→ **How to complete this task**: Nothing outside the stretch is wanted. Repeat exactly the lines of the listing below from the one that contains "Photo of 10434" through the one that contains "Can Ch Bearspaw", both ends included.

→ **Data**:
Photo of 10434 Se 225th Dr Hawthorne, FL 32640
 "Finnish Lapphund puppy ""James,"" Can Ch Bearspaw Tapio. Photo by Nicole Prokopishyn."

* * *

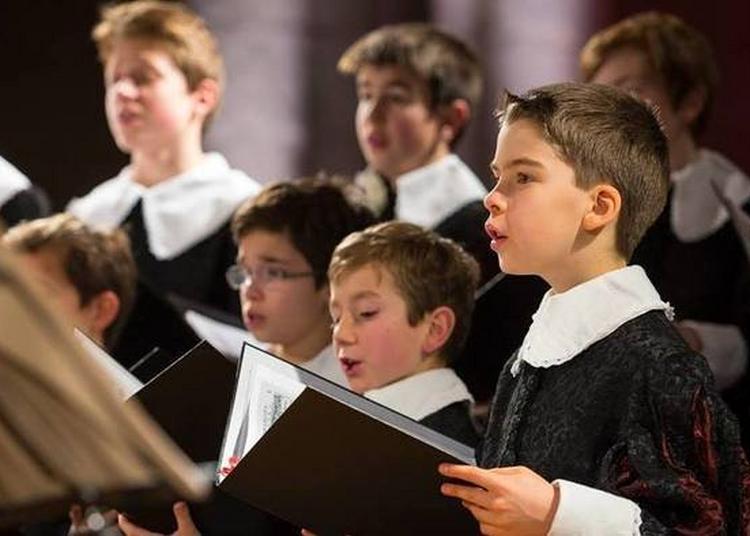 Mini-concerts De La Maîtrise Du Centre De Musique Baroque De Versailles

→ **Result**:
Photo of 10434 Se 225th Dr Hawthorne, FL 32640
 "Finnish Lapphund puppy ""James,"" Can Ch Bearspaw Tapio. Photo by Nicole Prokopishyn."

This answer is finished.